# [Consigne]
Reprenez le texte sur la détention d'Ahmed Mansoor aux Émirats arabes unis et poursuivez-le à partir de sa dernière phrase.

# [Extrait choisi]
= = =

Genève - Le 26 février 2018, des avocats irlandais ont contacté le ministère de l'Intérieur des Émirats Arabes Unis (EAU) pour tenter d'entrer en contact avec l'éminent défenseur des droits humains Ahmed Mansoor, détenu depuis le 20 mars 2017 à cause de ses activités en faveur des droits humains. Ahmed Mansoor, qui a reçu le Prix Martin Ennals pour les défenseur-ses des droits humains en 2015, est membre du Conseil consultatif du Gulf Centre for Human Rights (GCHR).

Compte tenu de l'usage répandu de la torture par les autorités des EAU et de la mise à l'isolement, ainsi que l'absence de toute information indépendante concernant Ahmed Mansoor, nous sommes vivement préoccupés pour sa sécurité. De nombreuses organisations ont fait part de leurs inquiétudes qu'il puisse être torturé et victime de mauvais traitements pendant sa détention.

= = =

# [Données enregistrées]
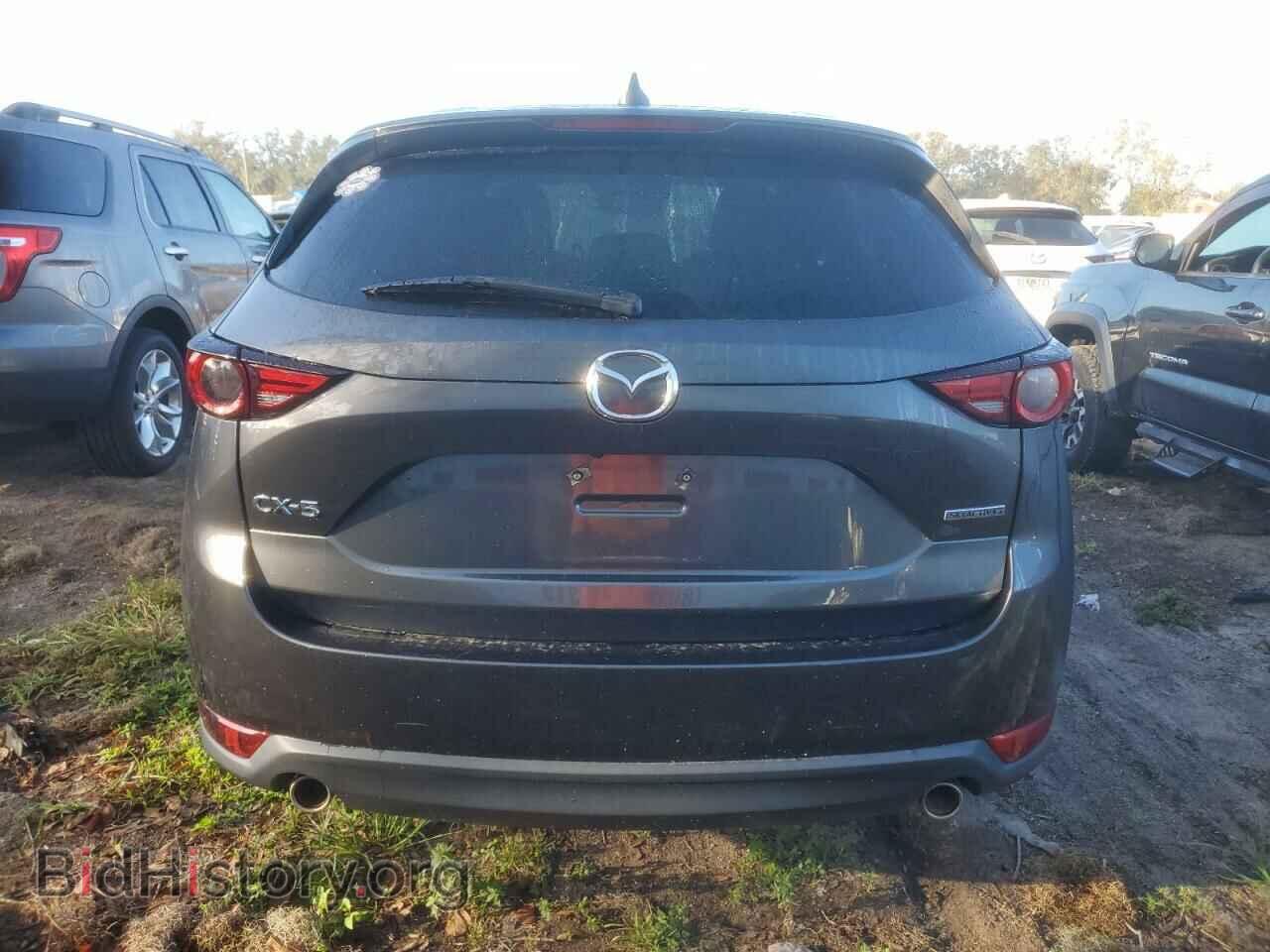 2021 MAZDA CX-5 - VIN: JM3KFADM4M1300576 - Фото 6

= = =

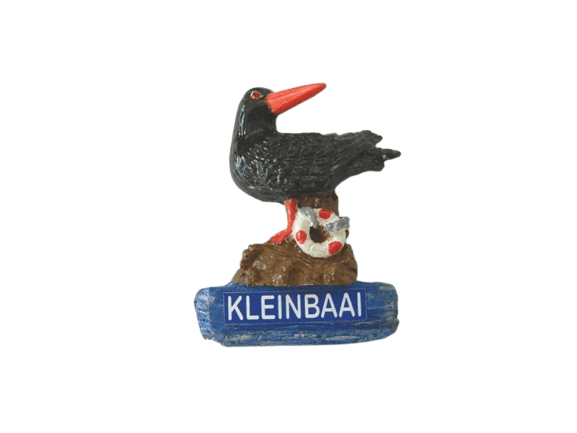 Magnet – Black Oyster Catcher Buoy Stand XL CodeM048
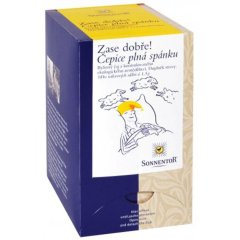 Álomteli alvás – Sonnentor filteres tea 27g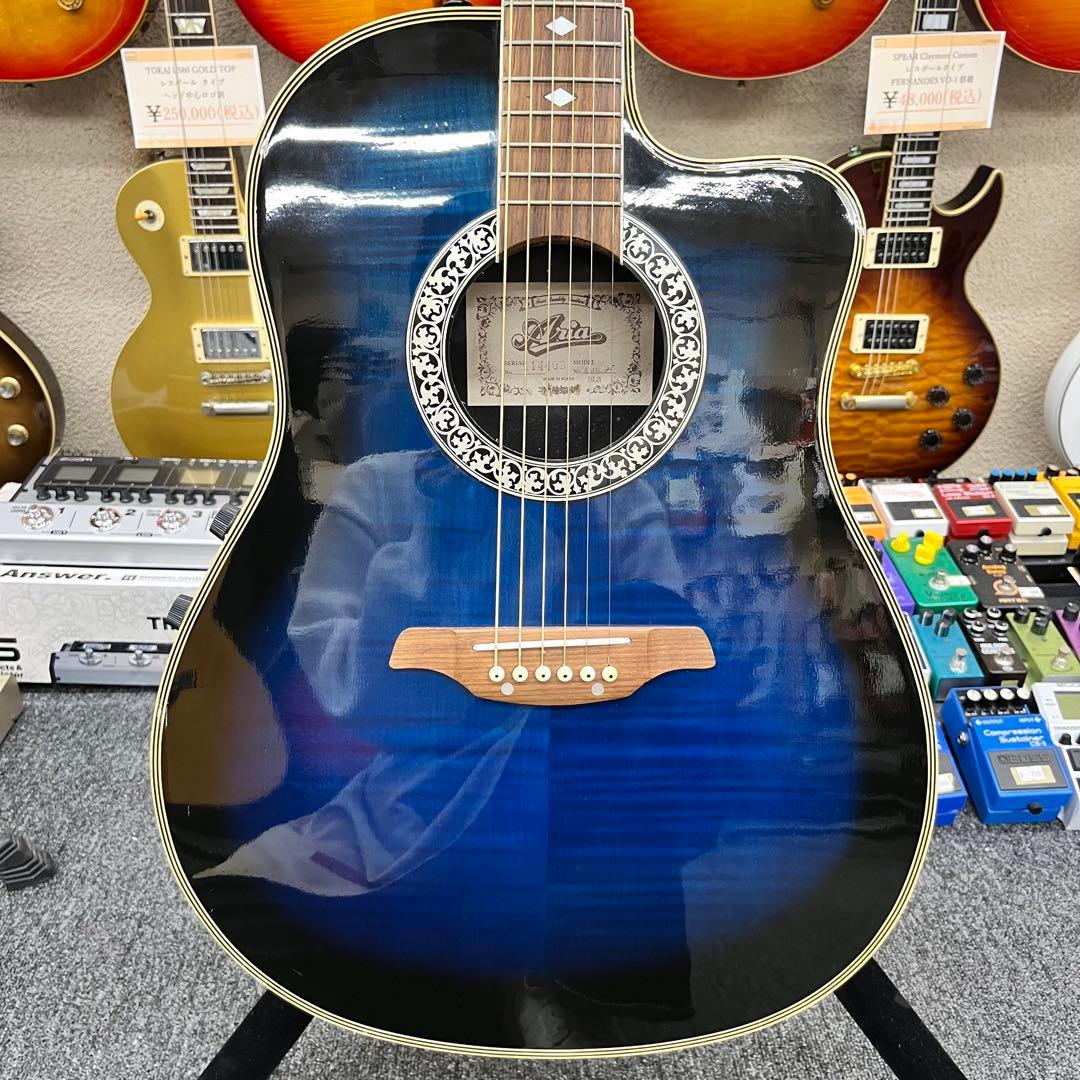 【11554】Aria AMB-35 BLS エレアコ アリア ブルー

= = =

# [Réponse]
Plusieurs heures après son arrestation, le site d'information officiel géré par l'État, l'Emirates News Agency, avait annoncé qu'Ahmed Mansoor avait été arrêté sur ordre du procureur public en charge des cybercrimes, à cause de ses messages postés sur les réseaux sociaux. Onze mois plus tard, nous ignorons quelles charges, le cas échéant, sont portées contre lui, si des poursuites ont été lancées et s'il a un avocat. En outre, on ignore où il est détenu, et il n'y a aucune information sur la façon dont il est traité ni s'il est placé à l'isolement. À l'exception de deux visites de sa famille le 3 avril et le 17 septembre 2017, Mansoor n'aurait eu aucune autre visite.

À Abu Dhabi, les avocats ont contacté le ministère de l'Intérieur, l'autorité qui contrôle et dirige les prisons. Le ministère a renvoyé les avocats vers la police, qui n'est pas responsable des prisons. La police leur a ensuite conseillé de contacter la prison Al-Wathba, ce qu'ils ont fait, mais on leur a dit que Mansoor ne s'y trouve pas. L'incapacité des autorités compétentes à donner des informations sur Mansoor est flagrante, étant donné que Mansoor est détenu depuis près d'un an.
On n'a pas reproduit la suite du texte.